First and important thing to do was to tell it to talk to me in english, because I hate it, when computers talk to me in denglish (as this awful modern mixture of german and english is called, and yes, of course, I use it myself in spoken language and I hate it, but at least for written language I insist on avoiding it), so how to modify the default locale? And pls don't you just modifiy /etc/default/locale!

$ sudo update-locale LANG=en_US.UTF-8
    

I found wiki.eeeuser.com and forum.eeeuser.com, most valuable!!! Really!!! Go to the wiki and make the best of it!!!

I added a few Xandros package repositories, that got listed there.

I found two package managers: synaptic (GUI!!!) and aptitude (ncurses based), obviously you will always have to call them through sudo.

Sometimes you will nevertheless want to install a package on the command line, this is how it looks:

$ sudo apt-get install YOUR_PACKAGE
    

These were a few of the packages I installed first this way: openssh-server, nxml-mode, rcs.

Actually the init script, that got installed with the openssh-server package is somehow flawed:

$ sudo /etc/init.d/ssh # it crashes and core dumps (almost)
    

So I have to run this instead for being able to access my EEE from my network:

$ sudo /usr/sbin/sshd
    

I certainly also installed GNU emacs, but I did so using one of the package managers.

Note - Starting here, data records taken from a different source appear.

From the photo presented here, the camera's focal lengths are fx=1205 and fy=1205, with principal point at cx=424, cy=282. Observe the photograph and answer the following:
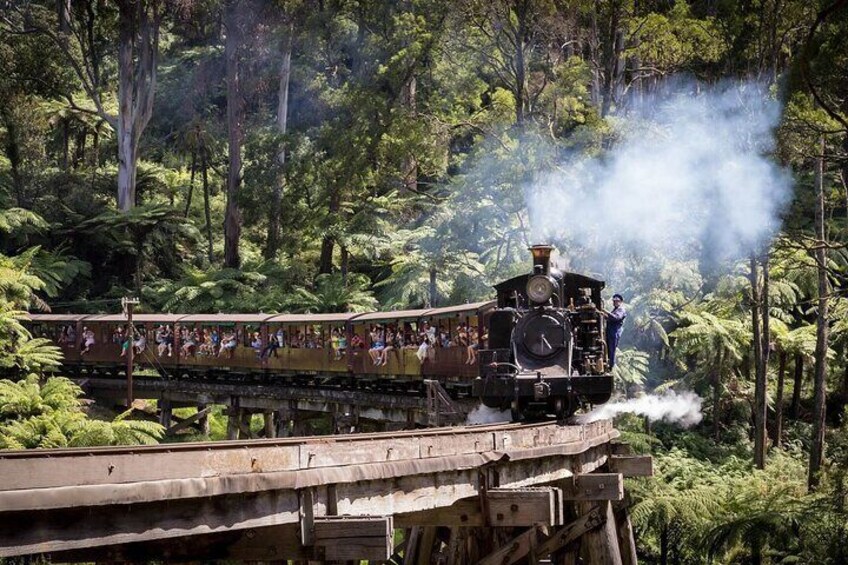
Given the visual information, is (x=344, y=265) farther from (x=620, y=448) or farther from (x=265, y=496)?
(x=265, y=496)

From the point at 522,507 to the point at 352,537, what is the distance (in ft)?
9.85

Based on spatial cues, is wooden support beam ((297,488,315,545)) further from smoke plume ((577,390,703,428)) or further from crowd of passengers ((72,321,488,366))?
smoke plume ((577,390,703,428))

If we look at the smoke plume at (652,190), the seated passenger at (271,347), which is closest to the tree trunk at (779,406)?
the smoke plume at (652,190)

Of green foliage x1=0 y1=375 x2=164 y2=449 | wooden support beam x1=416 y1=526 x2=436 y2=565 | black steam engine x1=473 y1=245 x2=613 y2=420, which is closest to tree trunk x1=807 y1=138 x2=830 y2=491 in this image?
black steam engine x1=473 y1=245 x2=613 y2=420

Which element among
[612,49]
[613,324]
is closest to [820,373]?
[613,324]

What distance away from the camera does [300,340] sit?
29.7 metres

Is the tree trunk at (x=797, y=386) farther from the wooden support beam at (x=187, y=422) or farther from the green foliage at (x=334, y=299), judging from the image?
the wooden support beam at (x=187, y=422)

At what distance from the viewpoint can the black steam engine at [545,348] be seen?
16.7 meters

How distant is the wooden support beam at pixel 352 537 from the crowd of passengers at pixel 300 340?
41.2 feet

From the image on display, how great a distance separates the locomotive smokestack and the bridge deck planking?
22.0 ft

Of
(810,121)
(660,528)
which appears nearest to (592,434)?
(660,528)

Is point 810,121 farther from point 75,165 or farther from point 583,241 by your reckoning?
point 75,165

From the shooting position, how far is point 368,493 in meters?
9.50

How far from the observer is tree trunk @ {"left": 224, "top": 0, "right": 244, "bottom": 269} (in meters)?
45.3
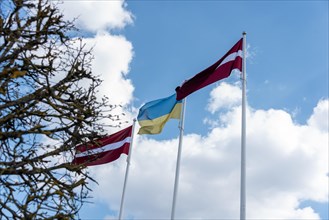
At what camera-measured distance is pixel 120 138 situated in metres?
20.3

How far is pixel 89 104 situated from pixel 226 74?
6521 mm

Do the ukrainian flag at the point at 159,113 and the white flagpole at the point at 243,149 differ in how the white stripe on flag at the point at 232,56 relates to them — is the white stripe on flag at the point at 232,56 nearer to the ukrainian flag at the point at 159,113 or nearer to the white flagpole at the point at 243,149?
the white flagpole at the point at 243,149

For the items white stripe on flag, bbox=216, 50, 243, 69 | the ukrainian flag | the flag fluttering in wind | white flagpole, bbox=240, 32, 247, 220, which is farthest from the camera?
the ukrainian flag

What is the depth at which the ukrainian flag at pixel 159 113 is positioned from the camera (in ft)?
59.8

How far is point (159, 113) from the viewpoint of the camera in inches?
725

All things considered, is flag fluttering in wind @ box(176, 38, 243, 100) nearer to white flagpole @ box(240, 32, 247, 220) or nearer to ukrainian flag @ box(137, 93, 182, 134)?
white flagpole @ box(240, 32, 247, 220)

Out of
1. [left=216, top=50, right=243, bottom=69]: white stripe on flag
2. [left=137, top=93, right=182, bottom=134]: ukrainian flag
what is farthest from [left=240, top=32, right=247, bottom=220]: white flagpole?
[left=137, top=93, right=182, bottom=134]: ukrainian flag

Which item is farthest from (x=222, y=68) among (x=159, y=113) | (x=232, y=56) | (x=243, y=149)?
(x=159, y=113)

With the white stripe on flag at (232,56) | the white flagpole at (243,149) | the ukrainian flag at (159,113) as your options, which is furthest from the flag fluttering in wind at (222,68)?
the ukrainian flag at (159,113)

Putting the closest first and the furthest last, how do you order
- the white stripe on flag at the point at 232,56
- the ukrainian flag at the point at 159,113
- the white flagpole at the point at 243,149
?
the white flagpole at the point at 243,149 < the white stripe on flag at the point at 232,56 < the ukrainian flag at the point at 159,113

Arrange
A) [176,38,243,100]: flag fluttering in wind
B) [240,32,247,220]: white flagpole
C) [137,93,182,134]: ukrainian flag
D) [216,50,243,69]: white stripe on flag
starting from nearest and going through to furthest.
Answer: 1. [240,32,247,220]: white flagpole
2. [176,38,243,100]: flag fluttering in wind
3. [216,50,243,69]: white stripe on flag
4. [137,93,182,134]: ukrainian flag

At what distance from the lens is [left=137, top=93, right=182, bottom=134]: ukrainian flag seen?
18.2 metres

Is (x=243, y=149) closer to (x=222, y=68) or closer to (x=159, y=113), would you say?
(x=222, y=68)

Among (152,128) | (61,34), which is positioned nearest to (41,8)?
(61,34)
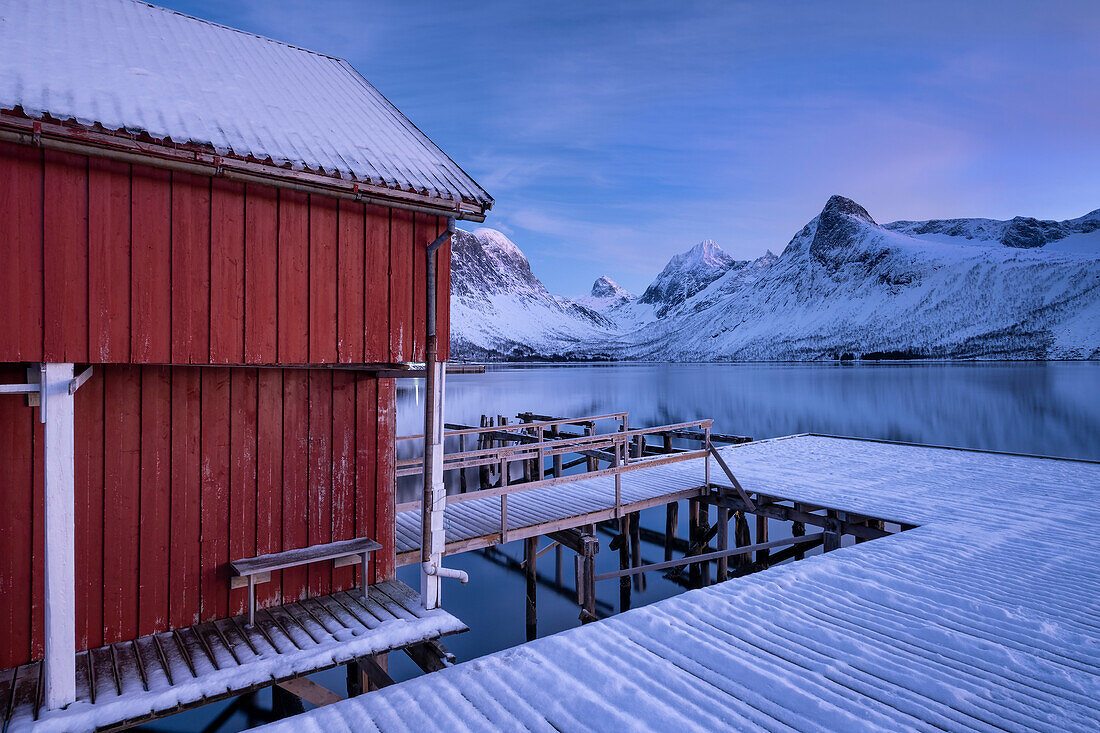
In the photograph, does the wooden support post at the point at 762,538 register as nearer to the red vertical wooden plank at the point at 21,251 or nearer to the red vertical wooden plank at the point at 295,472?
the red vertical wooden plank at the point at 295,472

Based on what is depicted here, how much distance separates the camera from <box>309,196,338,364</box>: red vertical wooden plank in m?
5.84

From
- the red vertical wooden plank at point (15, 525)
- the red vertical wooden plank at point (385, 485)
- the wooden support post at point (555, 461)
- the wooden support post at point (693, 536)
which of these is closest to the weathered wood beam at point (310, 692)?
the red vertical wooden plank at point (385, 485)

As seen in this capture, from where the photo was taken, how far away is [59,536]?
4.44 meters

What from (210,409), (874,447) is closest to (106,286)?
(210,409)

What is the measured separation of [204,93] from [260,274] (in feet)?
7.02

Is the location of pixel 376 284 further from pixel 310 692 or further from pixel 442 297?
pixel 310 692

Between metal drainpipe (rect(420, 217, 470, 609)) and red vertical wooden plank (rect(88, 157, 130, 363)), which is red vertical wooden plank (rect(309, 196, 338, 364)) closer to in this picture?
metal drainpipe (rect(420, 217, 470, 609))

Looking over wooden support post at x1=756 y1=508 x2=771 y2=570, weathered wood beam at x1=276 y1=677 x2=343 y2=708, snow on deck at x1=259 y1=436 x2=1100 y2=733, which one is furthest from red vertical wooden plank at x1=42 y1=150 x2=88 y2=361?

I tried the descriptions for using bluetooth, and it looks like it works, but when I tried to connect to the Internet via bluetooth and one of my UMTS phones as modem, it didn't work. But I successfully connected to the Internet, when I USB-wired that UMTS phone to the EEE.

The EEE-PC seriously comes with an up-to-date and updatable Firefox, and I installed Adblock Plus (and its most important filter subscriptions, so all the obnoxious ads stay away from my screen), Sage (my RSS reader), and GMarks (so I can access Google bookmarks).

Initially the Music Manager refused to play my MP3-s, but I installed a few MP3-related packages through synaptic and everything was fine. Now I can play my MP3-s (that reside on a fat USB disk attached to my Linux NEO box) through my home WLAN, and I overly enjoy it.

Of course I switched to the Full Desktop aka Advanced Mode in the meantime.

I followed the Multiuser mode HOWTO, and now I have to login before X starts up, and user is not the only user any longer.